WHAT TO PRODUCE >> In the forum thread about buying hops seeds, which months does HoppingMad name as the time to start looking for them?

===== PAGE EXCERPT =====

# Where Can I Buy Hops Seeds



## [email protected] (3/2/12)

Hi mates,I'm keen on trying to grow hops but can't find a website to find some!Any advices please.I live in NSW,Thanks


----------



## Philthy79 (3/2/12)

Budchx said:


> Hi mates,I'm keen on trying to grow hops but can't find a website to find some!Any advices please.I live in NSW,Thanks




Hi
Hops are a rhizome... and its probably the wrong time of year, but try looking at some of these for more info:

http://www.aussiehomebrewer.com/forum/inde...showtopic=43560

http://www.aussiehomebrewer.com/forum/inde...showtopic=55706

and this on how to grow them:

http://www.aussiehomebrewer.com/forum/inde...;showarticle=91


----------



## brucearnold (3/2/12)

Budchx said:


> Hi mates,I'm keen on trying to grow hops but can't find a website to find some!Any advices please.I live in NSW,Thanks


Where in NSW? The Canberra Brewers normally have a lot to sell/give away.


----------



## raven19 (3/2/12)

Seeds will mean they are a mix of male and female plants.

Only female plants will produce hop cones for your brewing. As such Rhizomes are the only way to go.

Best planted after winter so keep an eye out on the forums closer to that time.


----------



## DJR (3/2/12)

Update your location and look around the end of May->July, there is a few places to get them, Hopco in Tasmania do some and plenty of guys here take rhizome cuttings around that time.

I will have Hersbruck, Cascade and a bit of Saaz to give away/sell depending on size this year, i'm in the Blue Mountains


----------



## HoppingMad (3/2/12)

August - November is when you start looking out for them:

- Sandy at Hopco via Mail from Tassie.
- Ebay they start selling online from July.

===== LISTED ENTRIES =====

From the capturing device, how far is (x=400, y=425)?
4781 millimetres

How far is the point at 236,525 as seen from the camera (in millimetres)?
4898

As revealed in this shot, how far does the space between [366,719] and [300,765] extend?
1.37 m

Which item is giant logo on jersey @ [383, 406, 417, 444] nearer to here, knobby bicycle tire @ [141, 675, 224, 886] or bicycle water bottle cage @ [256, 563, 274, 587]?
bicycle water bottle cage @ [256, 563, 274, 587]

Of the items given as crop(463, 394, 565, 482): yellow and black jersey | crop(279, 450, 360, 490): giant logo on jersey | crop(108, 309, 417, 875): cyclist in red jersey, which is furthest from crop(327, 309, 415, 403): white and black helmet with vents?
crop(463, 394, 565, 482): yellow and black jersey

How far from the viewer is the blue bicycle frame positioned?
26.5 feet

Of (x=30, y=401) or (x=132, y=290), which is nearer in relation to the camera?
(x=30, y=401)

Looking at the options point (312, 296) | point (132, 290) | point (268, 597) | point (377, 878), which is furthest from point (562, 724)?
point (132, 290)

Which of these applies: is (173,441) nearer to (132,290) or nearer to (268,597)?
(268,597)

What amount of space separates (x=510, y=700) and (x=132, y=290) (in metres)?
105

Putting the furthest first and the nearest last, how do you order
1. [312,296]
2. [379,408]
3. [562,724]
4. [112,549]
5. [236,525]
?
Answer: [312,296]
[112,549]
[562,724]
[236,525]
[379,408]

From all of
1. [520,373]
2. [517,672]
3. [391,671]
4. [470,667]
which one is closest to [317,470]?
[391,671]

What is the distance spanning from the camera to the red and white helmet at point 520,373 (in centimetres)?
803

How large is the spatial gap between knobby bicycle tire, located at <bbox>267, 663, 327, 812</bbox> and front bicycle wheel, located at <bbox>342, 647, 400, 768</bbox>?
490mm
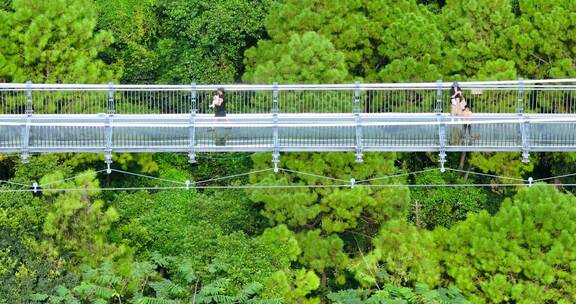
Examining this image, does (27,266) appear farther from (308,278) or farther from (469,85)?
(469,85)

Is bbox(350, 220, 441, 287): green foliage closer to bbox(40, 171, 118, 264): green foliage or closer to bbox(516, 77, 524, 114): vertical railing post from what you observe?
bbox(516, 77, 524, 114): vertical railing post

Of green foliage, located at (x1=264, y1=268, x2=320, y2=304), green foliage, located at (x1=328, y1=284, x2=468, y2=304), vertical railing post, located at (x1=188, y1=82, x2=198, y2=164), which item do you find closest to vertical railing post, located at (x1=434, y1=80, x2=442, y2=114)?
green foliage, located at (x1=328, y1=284, x2=468, y2=304)

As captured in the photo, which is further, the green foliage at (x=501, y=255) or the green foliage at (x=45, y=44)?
the green foliage at (x=45, y=44)

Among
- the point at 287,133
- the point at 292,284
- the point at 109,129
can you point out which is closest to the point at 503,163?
the point at 292,284

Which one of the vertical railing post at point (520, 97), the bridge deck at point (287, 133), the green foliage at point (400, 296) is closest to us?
the bridge deck at point (287, 133)

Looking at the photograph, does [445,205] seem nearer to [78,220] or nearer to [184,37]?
[184,37]

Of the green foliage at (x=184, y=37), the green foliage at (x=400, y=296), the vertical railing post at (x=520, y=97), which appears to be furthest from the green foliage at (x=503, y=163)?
the green foliage at (x=184, y=37)

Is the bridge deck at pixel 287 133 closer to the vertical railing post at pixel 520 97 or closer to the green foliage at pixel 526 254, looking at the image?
the vertical railing post at pixel 520 97
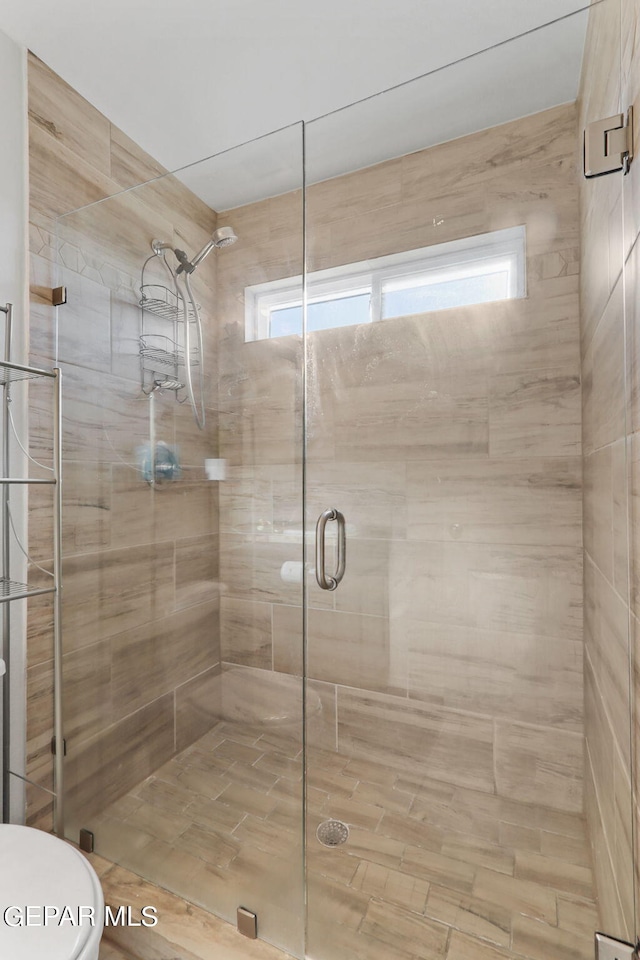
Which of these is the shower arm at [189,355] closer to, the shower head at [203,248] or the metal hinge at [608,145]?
the shower head at [203,248]

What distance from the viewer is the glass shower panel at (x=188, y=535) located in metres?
1.30

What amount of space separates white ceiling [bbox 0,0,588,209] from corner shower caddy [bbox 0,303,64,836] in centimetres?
75

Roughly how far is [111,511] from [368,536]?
826 mm

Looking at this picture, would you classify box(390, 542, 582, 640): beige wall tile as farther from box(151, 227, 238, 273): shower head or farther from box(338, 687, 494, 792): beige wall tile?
box(151, 227, 238, 273): shower head

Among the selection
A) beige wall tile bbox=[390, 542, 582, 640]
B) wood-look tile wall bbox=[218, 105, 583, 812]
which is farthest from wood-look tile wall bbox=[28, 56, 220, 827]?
beige wall tile bbox=[390, 542, 582, 640]

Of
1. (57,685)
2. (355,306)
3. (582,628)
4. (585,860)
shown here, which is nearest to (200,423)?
(355,306)

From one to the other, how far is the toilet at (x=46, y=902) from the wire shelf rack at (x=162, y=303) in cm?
129

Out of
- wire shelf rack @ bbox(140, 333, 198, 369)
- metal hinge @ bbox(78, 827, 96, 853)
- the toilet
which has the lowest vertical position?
metal hinge @ bbox(78, 827, 96, 853)

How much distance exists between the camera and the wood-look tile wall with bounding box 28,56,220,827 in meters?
1.41

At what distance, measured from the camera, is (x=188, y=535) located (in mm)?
1416

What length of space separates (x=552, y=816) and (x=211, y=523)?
1.07m

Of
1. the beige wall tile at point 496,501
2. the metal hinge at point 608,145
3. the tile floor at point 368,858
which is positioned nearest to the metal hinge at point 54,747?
the tile floor at point 368,858

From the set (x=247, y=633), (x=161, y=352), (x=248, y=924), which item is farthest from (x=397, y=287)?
(x=248, y=924)

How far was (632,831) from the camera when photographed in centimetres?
85
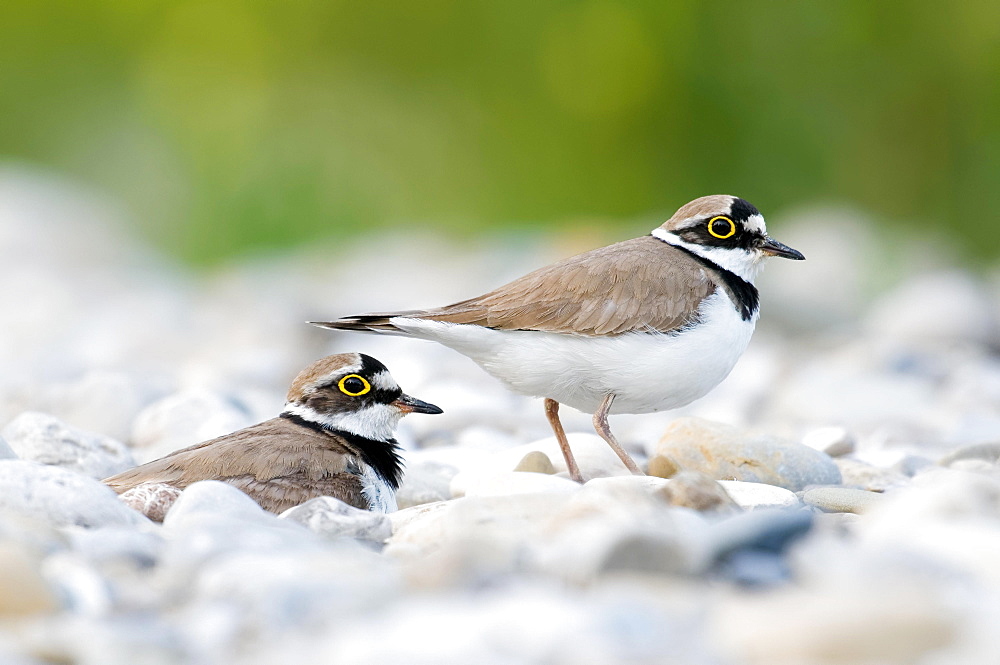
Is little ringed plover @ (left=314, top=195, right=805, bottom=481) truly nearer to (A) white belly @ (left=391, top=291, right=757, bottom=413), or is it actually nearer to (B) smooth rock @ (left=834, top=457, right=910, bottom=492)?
(A) white belly @ (left=391, top=291, right=757, bottom=413)

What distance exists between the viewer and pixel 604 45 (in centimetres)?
1270

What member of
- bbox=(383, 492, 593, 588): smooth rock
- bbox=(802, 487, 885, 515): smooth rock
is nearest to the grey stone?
bbox=(383, 492, 593, 588): smooth rock

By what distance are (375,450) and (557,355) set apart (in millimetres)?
817

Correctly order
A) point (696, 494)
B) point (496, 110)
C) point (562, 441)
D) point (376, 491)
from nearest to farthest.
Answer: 1. point (696, 494)
2. point (376, 491)
3. point (562, 441)
4. point (496, 110)

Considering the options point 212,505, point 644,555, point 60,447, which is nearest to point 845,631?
point 644,555

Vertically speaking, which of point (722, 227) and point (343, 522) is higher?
point (722, 227)

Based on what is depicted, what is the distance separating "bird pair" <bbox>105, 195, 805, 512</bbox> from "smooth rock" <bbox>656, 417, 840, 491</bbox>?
18cm

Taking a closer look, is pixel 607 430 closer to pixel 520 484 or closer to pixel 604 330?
pixel 604 330

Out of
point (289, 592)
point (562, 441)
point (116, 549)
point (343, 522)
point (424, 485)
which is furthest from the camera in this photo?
point (424, 485)

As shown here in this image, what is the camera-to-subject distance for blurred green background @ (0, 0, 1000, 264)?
12219mm

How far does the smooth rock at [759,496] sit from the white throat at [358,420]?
4.73ft

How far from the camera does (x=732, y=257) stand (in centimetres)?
491

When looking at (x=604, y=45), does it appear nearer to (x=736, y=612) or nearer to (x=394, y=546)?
(x=394, y=546)

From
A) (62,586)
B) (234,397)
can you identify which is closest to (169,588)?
(62,586)
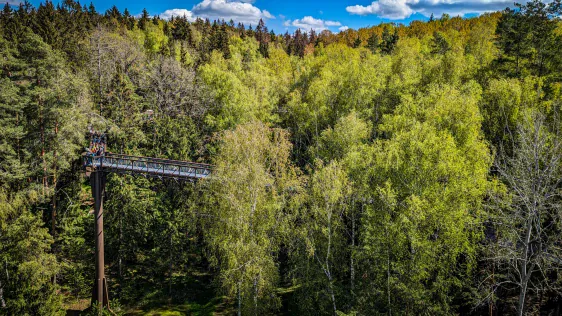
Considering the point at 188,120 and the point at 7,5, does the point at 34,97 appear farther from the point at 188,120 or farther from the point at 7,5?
the point at 7,5

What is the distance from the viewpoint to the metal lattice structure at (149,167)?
23.7 m

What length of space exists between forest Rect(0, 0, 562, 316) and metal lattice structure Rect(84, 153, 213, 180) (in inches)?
57.4

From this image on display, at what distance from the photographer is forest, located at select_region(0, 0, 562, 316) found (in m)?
16.5

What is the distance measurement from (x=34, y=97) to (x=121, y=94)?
666 centimetres

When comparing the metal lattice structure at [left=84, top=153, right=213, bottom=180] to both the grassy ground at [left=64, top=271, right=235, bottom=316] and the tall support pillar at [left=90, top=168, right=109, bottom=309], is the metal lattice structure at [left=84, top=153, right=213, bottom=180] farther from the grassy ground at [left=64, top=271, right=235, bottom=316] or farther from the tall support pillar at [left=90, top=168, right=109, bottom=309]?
the grassy ground at [left=64, top=271, right=235, bottom=316]

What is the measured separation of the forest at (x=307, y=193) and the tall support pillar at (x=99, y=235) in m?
1.15

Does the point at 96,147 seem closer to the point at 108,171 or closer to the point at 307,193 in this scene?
the point at 108,171

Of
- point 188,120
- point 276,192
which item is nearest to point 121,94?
point 188,120

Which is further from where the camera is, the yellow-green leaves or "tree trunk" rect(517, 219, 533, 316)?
the yellow-green leaves

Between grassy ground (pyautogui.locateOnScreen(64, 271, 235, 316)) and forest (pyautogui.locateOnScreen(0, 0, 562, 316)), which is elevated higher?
forest (pyautogui.locateOnScreen(0, 0, 562, 316))

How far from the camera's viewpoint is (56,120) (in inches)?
990

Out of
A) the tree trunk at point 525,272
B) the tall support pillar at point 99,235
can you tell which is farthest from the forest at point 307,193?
the tall support pillar at point 99,235

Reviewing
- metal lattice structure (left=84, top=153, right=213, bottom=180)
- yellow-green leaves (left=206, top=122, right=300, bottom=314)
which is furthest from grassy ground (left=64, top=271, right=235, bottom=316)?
metal lattice structure (left=84, top=153, right=213, bottom=180)

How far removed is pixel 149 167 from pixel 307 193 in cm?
1139
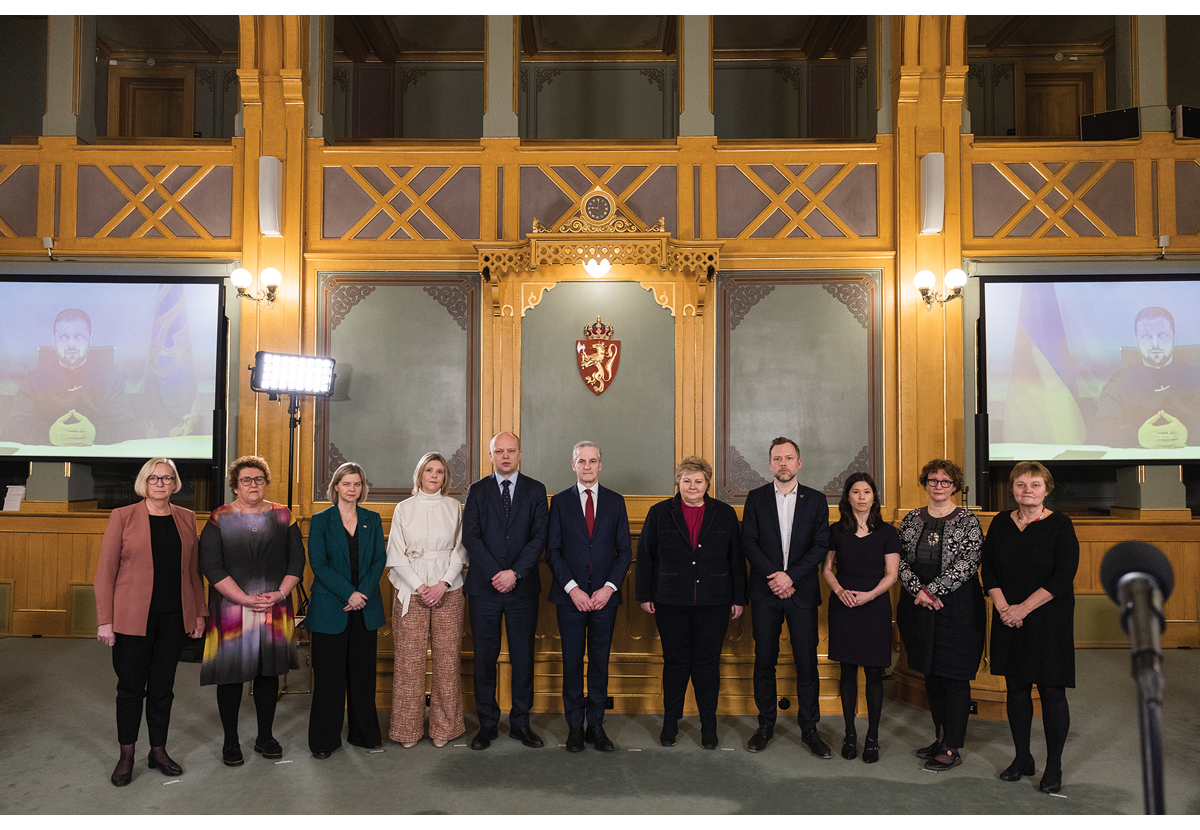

=====

FULL SOLUTION >> August to November.